Calculate global mean (GFDL-ESM4)
---------------------------------

#. Calculate area-weighted mean from ``ds2_annual``, assign it to ``ds2_weighted``.
#. Plot ``tas`` of ``ds1_weighted`` and ``ds2_weighted`` in the same
   plot.
#. Pass a ``label`` (the model name) and add a ``legend`` to the plot.
#. How do the two climate models compare? Add a cell and note your findings. If you want
   you can explore more:

   - convert the temperatures from K to °C
   - compare the the difference between the models as a function of time. What does the difference for historical period imply?
   - calculate anomalies relative to a time period (e.g. 1850--1900)

Helper function
---------------

We have now calculated the weighed global mean twice. It's only two
lines of code but as an exercise we will write a small function that
takes a ``xr.Dataset`` or ``xr.DataArray`` as input, calculates cosine
weights, and returns the weighed mean. Python functions
are constructed as follows:

.. code:: python

   def add_numbers(a, b):
       result = a + b

       return result

#. Copy the function ``add_numbers`` to a code cell and execute the
   cell.
#. Call the function with some numbers.
#. What happens if you remove the ``return result`` line and try to call
   it again? (Forgetting to add the ``return`` statement is a common
   mistake.)
#. Create a new function to calculate the global weighted mean:

   -  The function should be named ``global_mean``
   -  It should take a parameter named ``ds`` as input.

*INFORMATION SHOWN*:
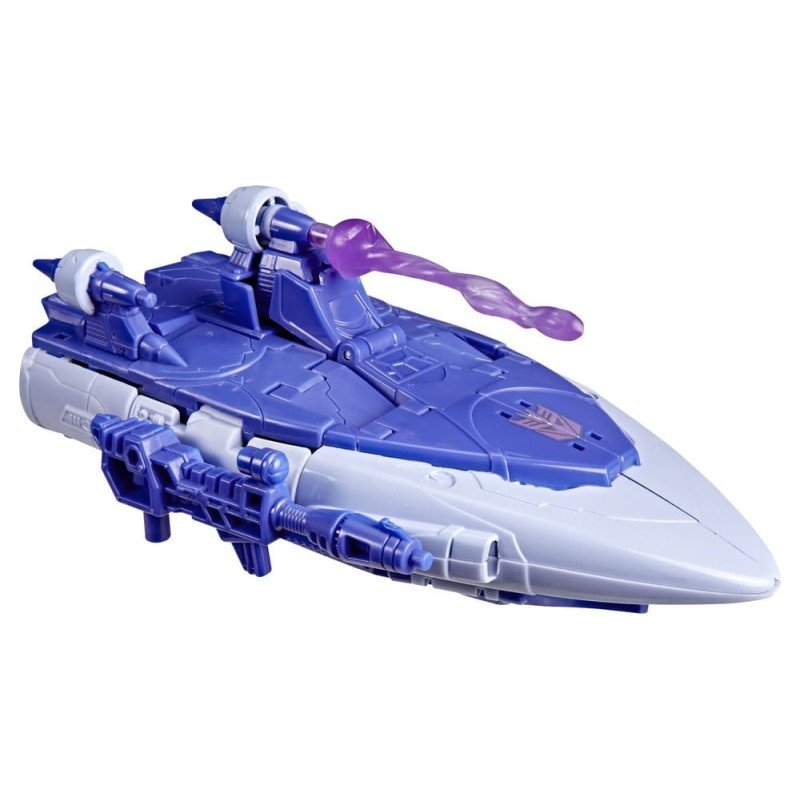 The Transformers: The Movie Studio Series Voyager Class Action Figure MTMTE Collection: Scourge 17 cm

*WORK INSTRUCTION 1*: Reproduce the passage of the climate model exercise that begins at the words "#. How do the" and stops after "historical period imply?", substituting "temperature values" for "temperatures".
*WORK INSTRUCTION 2*: Proceed with the climate model exercise from the point where its text ends.
The lines have no connection to the climate model exercise.

*ANSWER BOX 1*:
#. How do the two climate models compare? Add a cell and note your findings. If you want
   you can explore more:

   - convert the temperature values from K to °C
   - compare the the difference between the models as a function of time. What does the difference for historical period imply?

*ANSWER BOX 2*:
   -  Using ``ds["lat"]`` it should calculate the cosine weights.
   -  Then calculate the the weighted global mean and ``return`` it.
   -  Thus, you can start with the following:

      .. code:: python

         def global_mean(ds):
             ...

#. Calculate the weighted global mean of ``ds1`` and ``ds2_annual``
   again, using your ``global_mean`` function.

Move the helper function to a module
------------------------------------

We defined the ``global_mean`` function so we can reuse it and don't
have to write the same code over and over again. However, we can
currently only use it in this notebook. If we want to use it again in
the next notebook we need to find a different solution. We
will copy the function to a python module - in the simplest case a
python module is just a text file with the ending `.py`.

#. Open the file `computation.py`. It should be in the same folder as the notebook.
#. Copy the ``global_mean`` function and paste it in the
   `computation.py` file.
#. You have to add the required imports at the top of `computation.py` (i.e. ``import numpy as np``).
#. Import the `computation.py` module in the notebook you are currently working on - to
   do so you need to leave the `.py` ending away - i.e., ``import computation``.
#. Calculate the global mean of ``ds1`` and ``ds2_annual`` for a third
   time, now using ``computation.global_mean``.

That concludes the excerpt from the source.